▶ **Written task 1**: In the news passage on Texas politics, who is the Democratic pollster whose clients include MJ Hegar?
▶ **Written task 2**: Quote the records, starting at the line that contains "Looking at the image above, where are the hats" and ending after the line that contains "645,262 -> 718,277". Omit the pictures.

▶ **Source passage**:
* * * *
WASHINGTON (AP) — Monday's announcement that yet another Republican congressman is retiring highlights the GOP's growing struggle to win the House majority next year and the shifting political leanings of Texas, the nation's second-largest state.
Democrats' burgeoning prospects in Texas, which has a deep-red pedigree, are widely attributed to two factors. One is the state's growing populations of Hispanics and of moderate voters in communities ringing cities like Dallas, Houston and Austin, the other is the polarizing rhetoric of President Donald Trump.
"Trump has really turned out to be an accelerant for energizing young voters and voters of color," said Democratic pollster Zac McCrary, whose clients include MJ Hegar, a Democratic contender for challenging GOP Sen. John Cornyn next year. "And again at the same time, Trump has so deeply alienated suburban white voters in numbers that are mind-boggling."
* * * *
▶ **Material provided**:
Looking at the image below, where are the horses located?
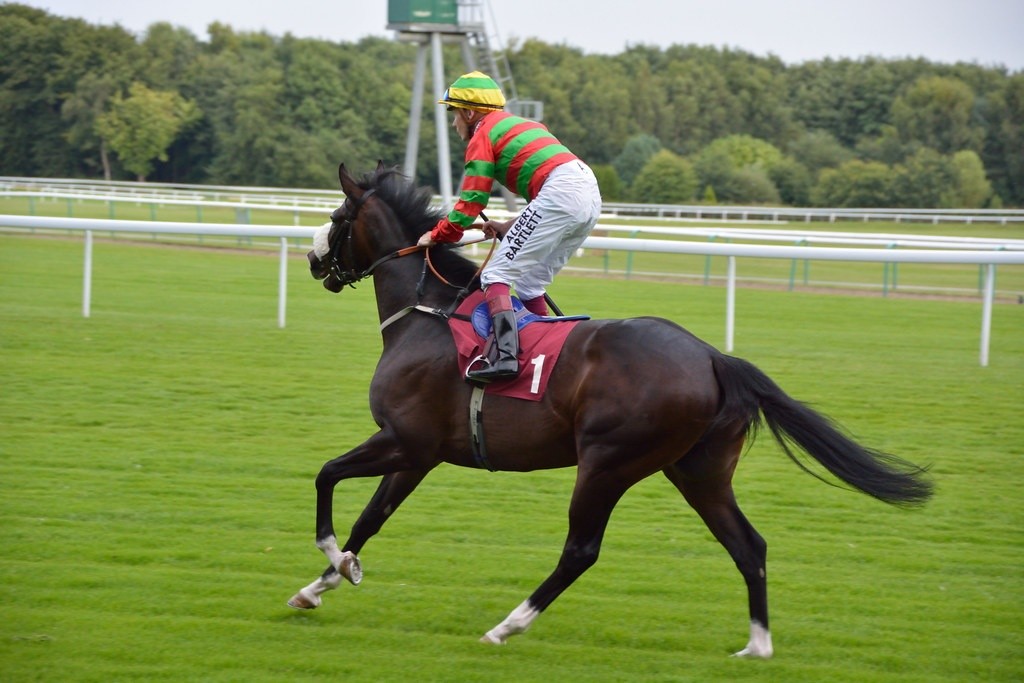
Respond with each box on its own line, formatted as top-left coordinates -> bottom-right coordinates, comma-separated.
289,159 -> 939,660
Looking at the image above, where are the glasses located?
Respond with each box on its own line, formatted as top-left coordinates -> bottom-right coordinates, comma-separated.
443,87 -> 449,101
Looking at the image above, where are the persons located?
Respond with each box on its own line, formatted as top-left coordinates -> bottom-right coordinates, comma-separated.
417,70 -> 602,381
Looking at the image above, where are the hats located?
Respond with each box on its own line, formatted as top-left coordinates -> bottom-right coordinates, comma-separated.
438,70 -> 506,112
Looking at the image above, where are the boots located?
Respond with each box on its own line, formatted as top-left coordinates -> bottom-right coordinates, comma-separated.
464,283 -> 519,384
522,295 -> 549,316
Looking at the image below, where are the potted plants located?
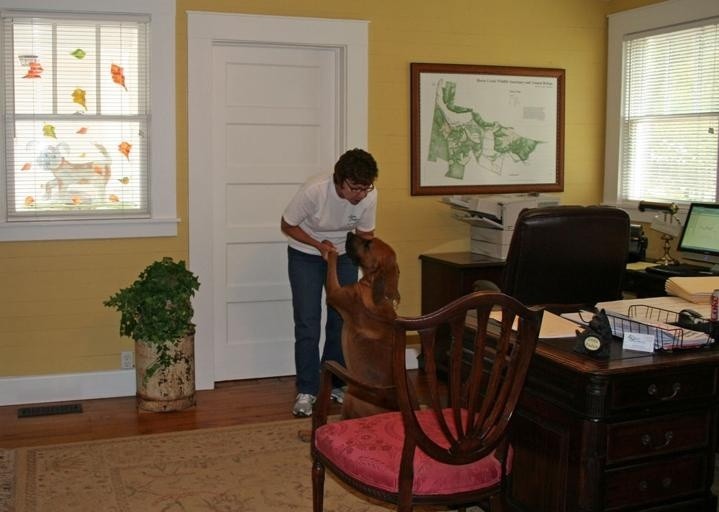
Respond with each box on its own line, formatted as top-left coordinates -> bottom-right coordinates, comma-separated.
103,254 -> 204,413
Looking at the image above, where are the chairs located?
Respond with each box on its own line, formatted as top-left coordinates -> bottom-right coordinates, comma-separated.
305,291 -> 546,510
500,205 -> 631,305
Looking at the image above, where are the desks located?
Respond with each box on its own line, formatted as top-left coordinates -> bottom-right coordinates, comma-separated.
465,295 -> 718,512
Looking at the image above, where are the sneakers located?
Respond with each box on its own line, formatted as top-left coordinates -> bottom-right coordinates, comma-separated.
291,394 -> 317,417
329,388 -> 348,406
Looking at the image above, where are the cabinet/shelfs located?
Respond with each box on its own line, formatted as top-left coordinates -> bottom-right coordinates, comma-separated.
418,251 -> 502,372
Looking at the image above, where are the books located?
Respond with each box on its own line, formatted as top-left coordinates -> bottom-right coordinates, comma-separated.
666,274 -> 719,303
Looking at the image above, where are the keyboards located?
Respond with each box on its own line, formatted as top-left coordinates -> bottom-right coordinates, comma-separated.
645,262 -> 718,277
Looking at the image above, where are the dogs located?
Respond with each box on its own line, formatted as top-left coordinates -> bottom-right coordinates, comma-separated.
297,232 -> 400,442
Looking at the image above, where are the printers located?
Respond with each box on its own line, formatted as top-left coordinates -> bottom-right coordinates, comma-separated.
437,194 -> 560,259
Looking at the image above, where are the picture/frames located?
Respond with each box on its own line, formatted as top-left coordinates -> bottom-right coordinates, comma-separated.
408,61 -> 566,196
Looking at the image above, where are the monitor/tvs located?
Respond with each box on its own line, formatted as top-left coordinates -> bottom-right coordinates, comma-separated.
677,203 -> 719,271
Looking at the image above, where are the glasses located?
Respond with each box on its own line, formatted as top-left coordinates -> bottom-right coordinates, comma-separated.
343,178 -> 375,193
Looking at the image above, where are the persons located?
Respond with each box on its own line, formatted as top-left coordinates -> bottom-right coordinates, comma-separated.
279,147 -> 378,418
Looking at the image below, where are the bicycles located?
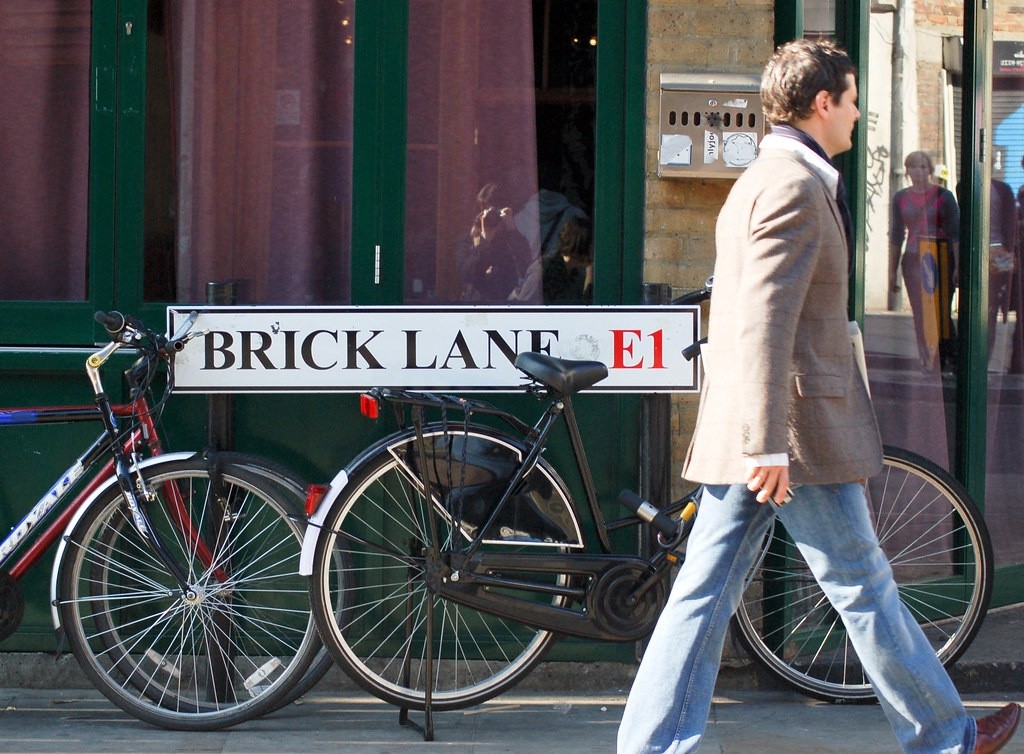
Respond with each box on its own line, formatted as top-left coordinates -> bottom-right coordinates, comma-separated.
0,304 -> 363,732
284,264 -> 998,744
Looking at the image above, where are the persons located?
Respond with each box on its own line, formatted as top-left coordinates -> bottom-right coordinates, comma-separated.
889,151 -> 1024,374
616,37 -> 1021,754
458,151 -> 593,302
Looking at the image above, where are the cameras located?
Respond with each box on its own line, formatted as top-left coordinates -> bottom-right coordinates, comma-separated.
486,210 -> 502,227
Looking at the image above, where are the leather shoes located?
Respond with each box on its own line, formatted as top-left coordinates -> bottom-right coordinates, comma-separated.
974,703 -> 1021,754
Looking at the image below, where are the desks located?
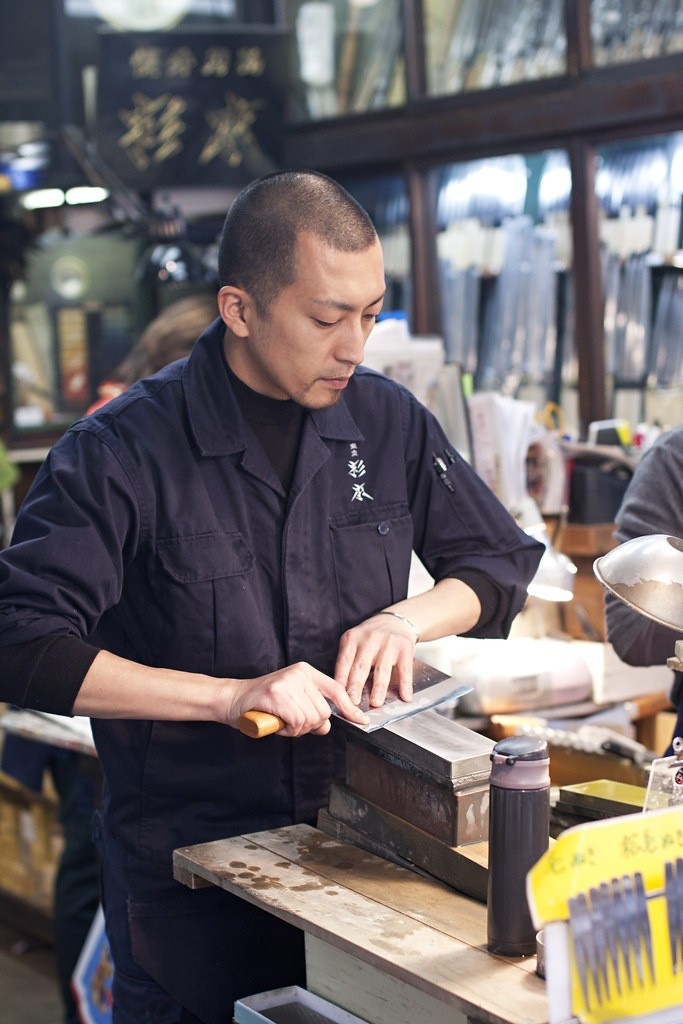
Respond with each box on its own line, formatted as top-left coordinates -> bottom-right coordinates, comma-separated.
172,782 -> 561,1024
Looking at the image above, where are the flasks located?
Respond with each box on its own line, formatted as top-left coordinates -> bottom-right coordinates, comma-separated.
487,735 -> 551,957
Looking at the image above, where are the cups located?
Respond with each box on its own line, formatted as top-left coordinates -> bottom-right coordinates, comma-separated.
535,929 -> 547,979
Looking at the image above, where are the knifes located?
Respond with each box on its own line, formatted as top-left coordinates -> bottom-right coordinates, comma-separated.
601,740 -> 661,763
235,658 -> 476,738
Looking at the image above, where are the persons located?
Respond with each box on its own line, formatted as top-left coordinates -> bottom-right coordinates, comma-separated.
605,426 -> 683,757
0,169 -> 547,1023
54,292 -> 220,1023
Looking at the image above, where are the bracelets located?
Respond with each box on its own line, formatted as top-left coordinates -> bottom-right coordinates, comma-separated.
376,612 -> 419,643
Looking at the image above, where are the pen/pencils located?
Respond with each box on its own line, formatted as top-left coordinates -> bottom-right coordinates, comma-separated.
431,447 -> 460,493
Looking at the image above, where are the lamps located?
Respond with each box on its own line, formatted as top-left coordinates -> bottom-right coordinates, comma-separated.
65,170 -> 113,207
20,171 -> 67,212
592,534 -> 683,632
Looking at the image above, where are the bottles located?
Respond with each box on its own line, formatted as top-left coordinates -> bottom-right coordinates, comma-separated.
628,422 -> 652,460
* * * *
▶ **Solution 1**: Zac McCrary

▶ **Solution 2**:
Looking at the image above, where are the hats located?
Respond with each box on its own line, formatted as top-left coordinates -> bottom-right coordinates, comma-separated.
438,70 -> 506,112
Looking at the image above, where are the boots located?
Respond with each box on its own line, formatted as top-left coordinates -> bottom-right coordinates, comma-separated.
464,283 -> 519,384
522,295 -> 549,316
Looking at the image below, where are the potted plants located?
Respond with each box on its own line, formatted as top-left coordinates -> bottom-right coordinates, comma-separated.
103,254 -> 204,413
Looking at the image above, where are the chairs located?
Respond with each box on its own line, formatted as top-left coordinates -> bottom-right coordinates, comma-separated.
305,291 -> 546,510
500,205 -> 631,305
Looking at the image above, where are the desks located?
Respond with each box on its own line, formatted as top-left coordinates -> bottom-right coordinates, comma-separated.
465,295 -> 718,512
Looking at the image above, where are the sneakers located?
Respond with each box on its own line, formatted as top-left coordinates -> bottom-right coordinates, comma-separated.
291,394 -> 317,417
329,388 -> 348,406
Looking at the image above, where are the cabinet/shelfs located?
Respond with each box on its own line, formatted as top-left coordinates -> bottom-right coordinates, comma-separated.
418,251 -> 502,372
Looking at the image above, where are the books located?
Respond with each box on its own line, formatted as top-left coordinates -> bottom-right coordinates, comma-separated.
666,274 -> 719,303
Looking at the image above, where are the keyboards located?
Respond with each box on its own line, formatted as top-left coordinates -> bottom-right coordinates, comma-separated.
645,262 -> 718,277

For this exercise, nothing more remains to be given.